In the Fog, in concorso a Cannes 2012, ci riporta sullo schermo un protagonista solo, incapace di comunicare con la società, di dimostrare la sua innocenza, e che così rimane vero esclusivamente con se stesso, fermo nelle sue convinzioni e decisioni, e non risulta capace di scendere a compromessi o semplicemente a crimini, perché la legge morale che si porta dentro lo spinge a scelte completamente differenti. Si ritrova quindi in una situazione in cui vuole preservare la sua umanità e la sua dignità e che per farlo non può sperare di vivere troppo a lungo. Insieme a lui, nella fredda foresta sovietica, i due partigiani chiamati a giustiziarlo.
Le vicende dei tre personaggi non vengono raccontate in sequenza cronologica, bensì attraverso una narrazione lineare preceduta da un suggestivo prologo introduttivo e intervallata da tre lunghi flashback necessari a comprendere i caratteri dei protagonisti, le loro ragioni, le loro verità.
Tratto dal romanzo Vasili Bykov’s, il film di Sergei Lonznitsa apre un ennesimo sguardo sul secondo conflitto mondiale.
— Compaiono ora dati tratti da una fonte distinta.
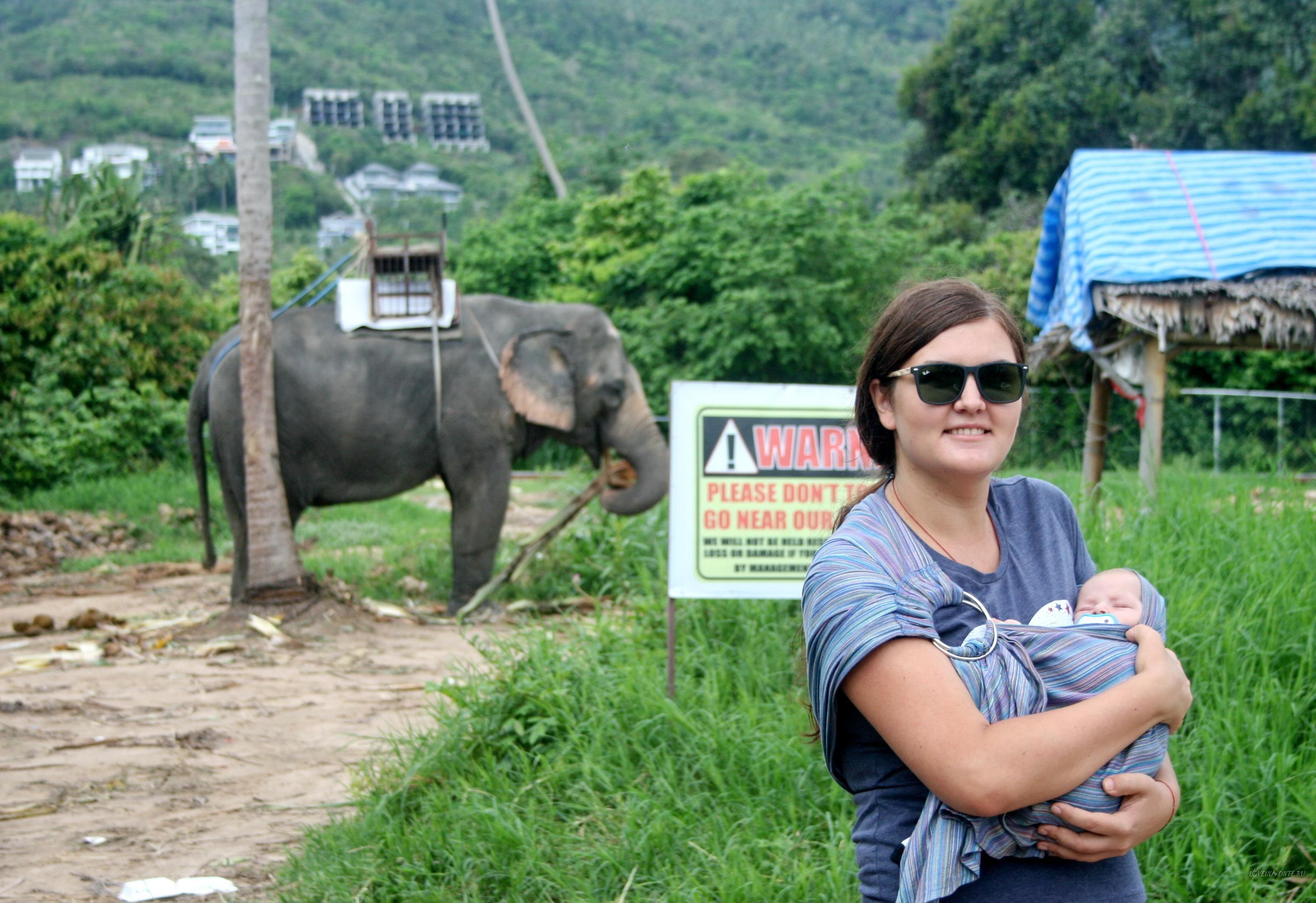 Слоны на Бопуте http://loveinmonte.ru/slony-na-bophute.html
Ma sin dalle prime sequenze appare evidente che non è la guerra in sé che interessa all’autore, bensì la condizione psicologica degli uomini che ci si ritrovano coinvolti. Senza nessuna musica di commento e con interminabili sequenze, il regista bielorusso, fedele alla sua precedente carriera artistica nel documentario, rimane sempre vicinissimo ai suoi personaggi, ne mette in evidenza le contraddizioni. E il giudizio sulle loro scelte è sempre pregno di comprensione, di affetto, di rispetto nei confronti di una condizione esistenziale imposta e non voluta. Lo sguardo di Loznitsa infatti pur non staccandosi dai tre protagonisti non si dimentica mai di inserirli in un contesto ben definito, in un ambiente freddo, glaciale, amorale, senza punti di riferimento veri e propri. La foresta nebbiosa che fa da sfondo ai tre ritratti umani appare sullo schermo come un luogo sospeso, un purgatorio dell’anima dove non ci sono né amici né nemici, dove scompare la linea che divide codardi ed eroismo e dove il destino dei suoi “abitanti” appare già segnato.
Visivamente strutturato su una fotografia suggestiva nella sua classicità, a firma di Oleg Mutu (lo stesso di 4 mesi, 3 settimane, 2 giorni di Mungiu per intenderci), dai colori pastello sbiaditi del giorno e dai chiaroscuri notturni, In the Fog possiede un incedere narrativo molto lento che non nasconde i lunghi silenzi e i momenti vuoti del racconto. Una scelta quest’ultima che induce ancor di più a pensare, a riflettere, a ragionare sulle tragedie del passato e sulla debolezza dell’animo umano.
(V Tumane) Regia: Sergei Loznitsa; sceneggiatura: Sergei Loznitsa, dal romanzo di Vasil Bykov; fotografia: Oleg Mutu; montaggio: Danielius Kokanauskis; suono: Vladimir Golovnitski; interpreti: Vladimir Svirski, Vlad Abashin, Sergei Kolesov, Vald Ivanov; origine: Russia, Lituania, Olanda, Bielorussia; durata: 127’.